投机倒把 Tou Ji Dao Ba (speculation and profiteering）
This term refers to a law intended to combat activities aimed at manipulating the market, such as hoarding and cornering, but during the era of the planned economy the law was used as a catch all device to suppress nearly all types of private economic activity. The law was repealed in 1997 as part of a major revision of the Criminal Code.
小康 Xiao Kang (moderately well-off society or moderate prosperity)
The earliest record of the phrase "Xiao Kang" was in The Book of Songs, the first Chinese poetry collection. In the Grand Dictionary of Chinese, Xiao Kang means a society in which all people have a fairly comfortable life. Deng Xiaoping used the term to represent the goal of the Four Modernizations policy. In today’s policy terms, a moderately well-off society will be achieved when, first, per capita GDP exceeds 3000 US dollars; second, average urban income reaches 18,000 yuan; third, average rural income reaches 8,000 yuan; fourth, the Engel Coefficient is lower than 40 percent; fifth, average urban living space reaches 30 square meters; sixth, urbanization reaches 50 percent; seventh, computer usage reaches 20 percent; eighth, university enrolment rate reaches 20 percent; ninth, there are 2.8 doctors for every thousand people; and tenth, at least 95 percent of the population receive at least the minimum living guarantee.
一国两制 Yi Guo Liang Zhi (one country, two systems)
The slogan “One country, two systems”, was proposed by Deng Xiaoping as a solution to the Taiwan issue. It is aimed at achieving the peaceful reunification of China. While affirming that there is only one China, and that the People’s Republic is its sole legal government, the policy would allow Hong Kong, Macao, and Taiwan, to maintain capitalist systems.

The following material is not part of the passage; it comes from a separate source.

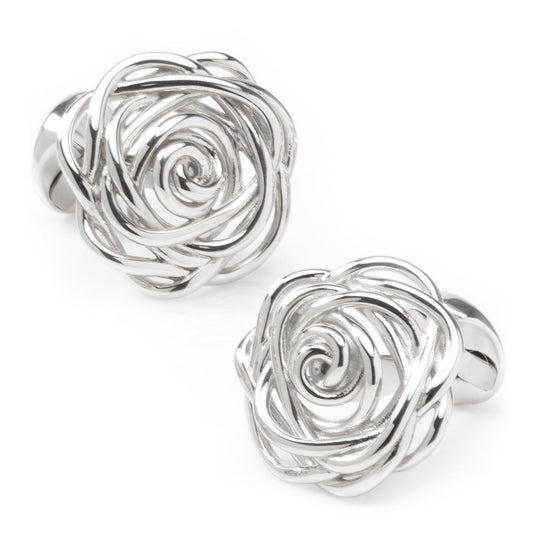The Sterling Silver Rhodium Plated Rose Cufflinks by Cufflinks.com feature intricate openwork rose designs on a white background.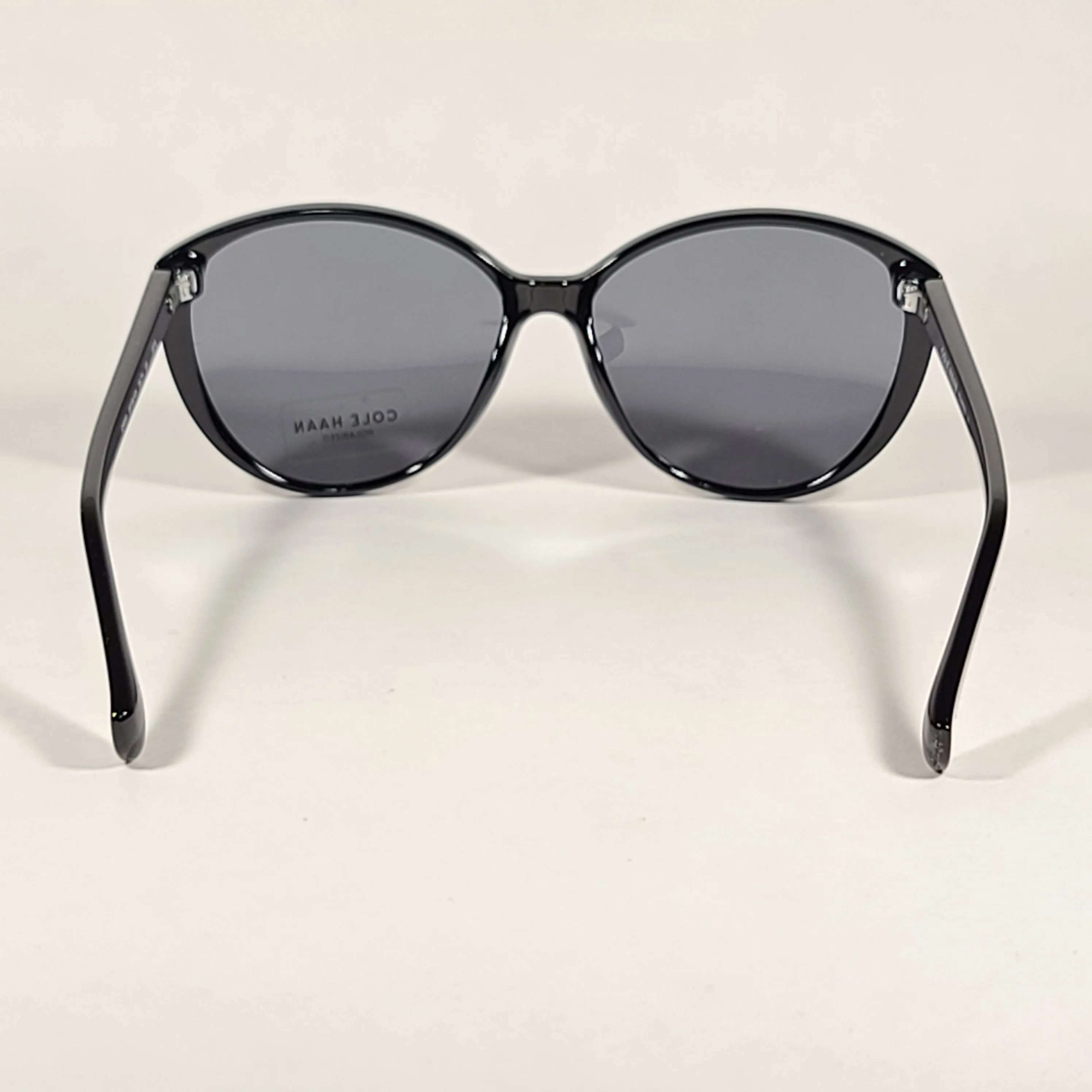 Cole Haan Cat Eye Polarized Sunglasses Shiny Black Frame Gray Lens CH9000 001 BLACK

The “One country, two systems” policy has been successfully put into practice in Hong Kong and Macao. The Communist Party of China and the Government of People’s Republic of China hope to eventually resolve the Taiwan issue using the same approach. Deng Xiaoping even conceded that Taiwan could maintain its own armed forces and that the mainland would station neither troops nor administrative personnel on the island.
The first reference to the policy was made by Deng Xiaoping on November 14, 1978 in talks with Burma’s President Ne Win. Deng said that “we will respect the reality of Taiwan. Certain systems and lifestyles can be maintained there, but the precondition is reunification.” In the same talk Deng used the term “one country, two systems” for the first time and replaced the old slogan of “liberating Taiwan” with the neutral formulation “Taiwan returns to the motherland.”